Math 641-600 Midterm Review

The in-class part of the midterm will consist of the following: statements of theorems and definitions; short problems or propositions similar to homework problems or examples done in class; and either a critical part or sketch of a proof for one of the major theorems proved.

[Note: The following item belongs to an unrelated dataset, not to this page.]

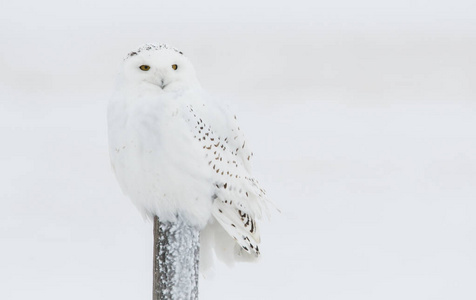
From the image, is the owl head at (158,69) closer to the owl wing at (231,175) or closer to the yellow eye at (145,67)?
the yellow eye at (145,67)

The take-home test will have longer computations, proofs, or problems. It is due on Monday, October 19, at 4 pm. You may bring the test to me directly (Blocker 611D) or put it in my mailbox on the second floor.

Linear algebra

Inner products & norms

• Subspaces, orthogonal complements
• Orthogonal sets of vectors, the Gram-Schmidt procedure
• Least squares, minimization problems, projections, normal equations

Self-adjoint matrices & their properties

• Spectral theorem
• Estimation of eigenvalues
  • Maximum principle
  • The Courant-Fischer theorem
• The Fredholm Alternative

Function spaces

Banach spaces and Hilbert spaces

• Convergent sequence, Cauchy sequence, complete spaces - Hilbert spaces and Banach spaces
• Special (complete) spaces - l^p, L^p (1 ≤ p ≤ ∞), C[a,b], C^k[a,b], Sobolev space Hⁿ[a,b]
• Continuous functions on [0,1].

Lebesgue Integration

• Lebesgue integral, sets of measure 0 and L^p spaces
• Density of continuous functions in L^p[a,b], 1 ≤ p < ∞
• Monotone convergence theorem and dominated convergence theorem (skip Fubini's theorem)

Orthonormal sets and expansions

• Minimization problems, least squares, normal equations
• Complete sets of orthogonal/orthonormal functions, Parseval's identity, other conditions equivalent to completeness of a set
• Dense sets and completeness
• Completeness of polynomials in L², orthogonal polynomials

Approximation of continuous functions

• Modulus of continuity, linear spline approximation
• Bernstein polynomials
• Weierstrass Approximation Theorem

Fourier series

• Riemann-Lebesgue Lemma
• Sketch proof of pointwise convergence